Summary of paper: Considers strategies for playing a repeated, general two-player game against an online learning algorithm. Shows tight connections to the Stackelberg equilibria of the game. In general one can guarantee to achieve the utility of being the leader in a Stackelberg equilibrium, and this is tight if the learner has no swap regret. One can gain more against standard "mean-based" learners like FTRL. Summary of opinion: I think this paper asks a very interesting and exciting question in the field of online learning and game-playing (which so far mostly focuses on zero-sum games or specific games like auctions), and provides a useful and valuable solution. I found the paper clear and well-written. The connection to Stackelberg equilibrium is intuitive and clear in hindsight, but an important step forward for the literature. Originality: strong as far as I know. Generalizes some very specific cases in the literature (auctions). Clarity: very good in my opinion. Significance: Quite high. No-regret learning is a broad area of high interest, and I think many researchers will learn from these results and want to build on them. Suggestions for writing clarity: Line 34 - what is epsilon? Definition 2 - asymptotics of gamma are a bit confusing, is gamma a function of T, or t, or neither? Please respond to any part of my review that you feel appropriate.

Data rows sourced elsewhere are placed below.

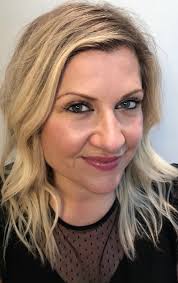 Genius Brands International Appoints Industry Content Sales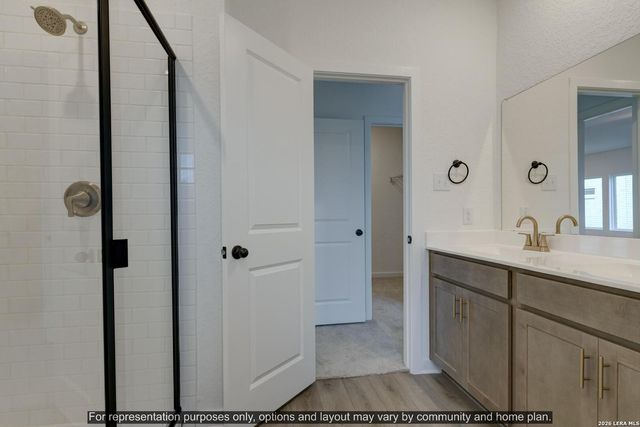 7419 Hound Crossing, San Antonio, TX 78252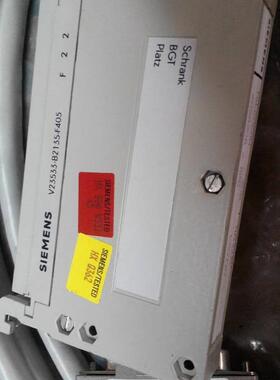 V23533-B2135-F405    议价询价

Braverman et al in EC'18 considered how to sell items to a no-regret buyer. The current paper offers a broad generalization of this result (in a bit of a different context, as buying items in a Bayesian game, while they consider general matrix games). The results are as follows 1. against a no-regret learner one can guarantee at least the Stackelberg value of the game (that is: the value one can get by committing to a move first, and letting the opponent best respond). If the learner is using a no-swap-regret strategy, than this is *exactly* the value attainable (no matter what that strategy is). I find this the most important/interesting finding of the paper. In contrast, if the learner is using a mean-based learning strategy, than an example is provided to show that one can get higher value against such a learner, and theorem 9 offers a characterization of the optimal strategy against such a player. The main result of the Braverman et al paper in EC'18 is an analogous result for auction games, showing that the auctioneer can extract more than the optimal revenue of the 1-shot game against such mean-based learners. I have read the author response. It is unfortunate that the paper does not extend the work to Bayesian games, and hence doesn't offer a clear comparison with the Braverman paper. But the results are very strong, and enlightening.